If the Cavs keep this particular top pick, you can have faith Grant will do so again.
After all, a quick look at Grant’s notable transactions entering his third draft shows he typically makes the most of his opportunities:
• First of all, he drafted Irving over Williams. That wasn’t what a lot of Cavs fans wanted. But while Grant hears the fans, he knows he has to run the team as he sees fit, and acts accordingly.
• That may not sound like a big deal, but honestly, not all franchises in all sports handle business that way. Some actually allow the media and fans pressure them into making key decisions. And we’ve all seen how well that’s worked for the Cleveland Browns.
• Secondly, Grant traded J.J. Hickson to Sacramento for Omri Casspi and a conditional draft pick. (No way we’re getting into the conditions of the pick here.) Granted, Casspi has been a bust, and Hickson played well this past season in Portland. But Hickson failed fast and furious with the Kings — making that trade pretty much a draw.
• Grant drafted power forward Tristan Thompson with the fourth overall pick in 2011. Some guys chosen after Thompson have been better, but not significantly better. And most of those guys were bypassed by a lot of teams, not just the Cavs. Meanwhile, the circumstances vary, but Thompson has been better than both Williams (selected second) and Utah’s Enes Kanter (third) during their first two NBA seasons.
• Last summer, Grant shocked everyone by taking shooting guard Dion Waiters with the fourth overall pick. Waiters proved he could fill it up from the start, and was even better once he learned the pro game and the finer points of shot selection. He was fantastic in February and finished as a member of the first-team All-Rookie team.
• In January, Grant stole big man Marreese Speights, guard Wayne Ellington and another conditional first-round pick in a deal for little-used forward Jon Leuer. The Grizzlies were desperate to shed salary, and it was Grant who stepped in. Even if Speights and Ellington are elsewhere next year, for half a season, Grant was a major winner.

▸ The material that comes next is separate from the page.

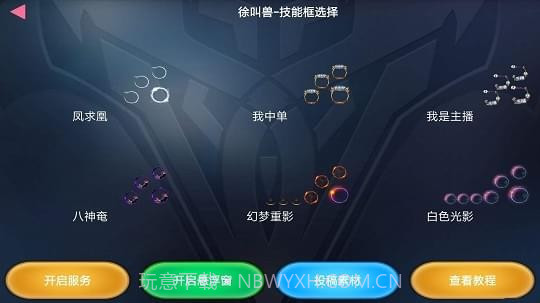 王者技能框大师截图3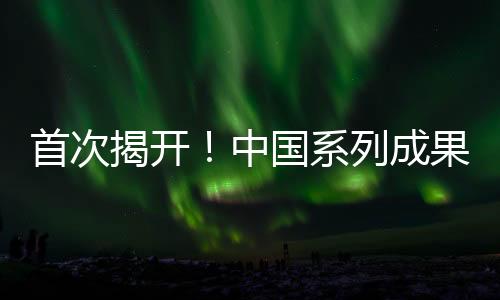 但由于它位于月球背面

Now, none of this is intended to say Grant is the second coming of Red Auerbach or Jerry West. The Cavs have finished dead last in the Central Division in each of Grant’s three years, including a 24-48 season this time.
And Grant hasn’t done very well when it comes to unrestricted free agents. In fact, he’s landed just three — Anthony Parker, Joey Graham and C.J. Miles.
But he’s obtained tons of draft picks, preserved and even created major salary-cap space, and put together a promising young core. That was the idea after LeBron James split town with barely a moment’s notice. The idea was patience and “building the right way.”
So far, you can’t argue Grant has followed the plan. Have there been a few bumps? Well, of course. That’s life in the big city, kids. Has Grant done at least as well as Cavs fans could hope, given the circumstances? You’d have to say yes.
The winning results may not have come as quickly as fans would like, as persistence is rarely popular in pro sports. But what choice did Grant and the Cavs really have?
Bottom line: No matter what Grant does with the first overall draft pick, history tells us he’s not likely to mess it up.
That has to be a good feeling for Cavs fans as the team enters another critical summer.